Although I did not find examples of blending, I did find examples of DInSAR in 3D. the 3D positions have an uncertainty of a few meters. Therefore this aspect to consider when interpreting is related to the geometry of the SAR image and the orbital tube, which directly affects the accuracy of the terrain error.
Below is a warehouse at a freight terminal in the Tuscany region of central Italy.DInSAR not only examined the commercial area, including several buildings, but found evidence of a persistent settlement phenomenon (cracks, foundation problems) caused by the consolidation of highly compressible organic and clay soils that characterize the subsurface of the area(Ciampalini et al., 2019). 3D geolocation was also performed, based on subpixel location analysis and local-scale data correction supported by external positioning data (e.g., ground control points or LiDAR point clouds) to ensure more accurate geolocation. for subsequent analysis and resolution.

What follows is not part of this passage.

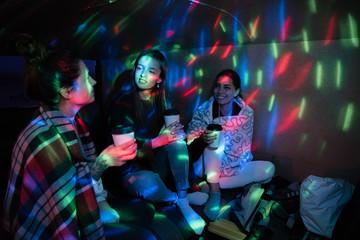 Teens having coffee in van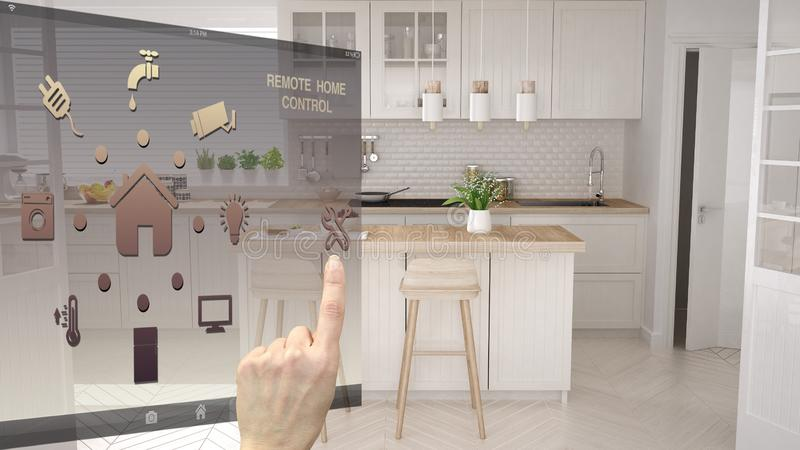 Smart home control concept, hand controlling digital interface from mobile app. Blurred background showing modern white modern. Scandinavian kitchen royalty free stock photography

DInSAR technology has undergone tremendous development over the past two decades. The most important result of this development has been the ability to process large volumes of SAR imagery, thus enabling wide-area DInSAR monitoring programs. In general DInSAR is capable of detecting extremely small surface deformations (millimeter scale), thus detecting subtle changes in the surface, which is important for disaster prevention and management.
8.3 Reflection
This week’s study was about SAR, I was more concerned about the difference between SAR and DInSAR, then I realized the amazing difference between the two.SAR mainly detects the surface condition, while DInSAR detects the subtle changes on the surface, so it can be said that DInSAR is an advanced version of SAR. For the current global warming problem, DInSAR will have more to build on this problem.
It’s the last week of notes, and it feels like time is going by so fast, and this seems to be my last class in university. I hope I can graduate successfully!
8.4 Reference
Ciampalini, A., Solari, L., Giannecchini, R., Galanti, Y. and Moretti, S. (2019). Evaluation of subsidence induced by long-lasting buildings load using InSAR technique and geotechnical data: The case study of a Freight Terminal (Tuscany, Italy) - ScienceDirect. Available at: https://www.sciencedirect.com/science/article/pii/S0303243419301722 (Accessed: 15 March 2024).
Crosetto, M., Solari, L., Mróz, M., Balasis-Levinsen, J., Casagli, N., Frei, M., Oyen, A., Moldestad, D. A., Bateson, L., Guerrieri, L., Comerci, V. and Andersen, H. S. (2020). ‘The Evolution of Wide-Area DInSAR: From Regional and National Services to the European Ground Motion Service’. Remote Sensing. Multidisciplinary Digital Publishing Institute, 12 (12), p. 2043. doi: 10.3390/rs12122043.
Ferretti, A., Prati, C. and Rocca, F. (2000). ‘Nonlinear subsidence rate estimation using permanent scatterers in differential SAR interferometry’. IEEE Transactions on Geoscience and Remote Sensing. IEEE Transactions on Geoscience and Remote Sensing, 38 (5), pp. 2202–2212. doi: 10.1109/36.868878.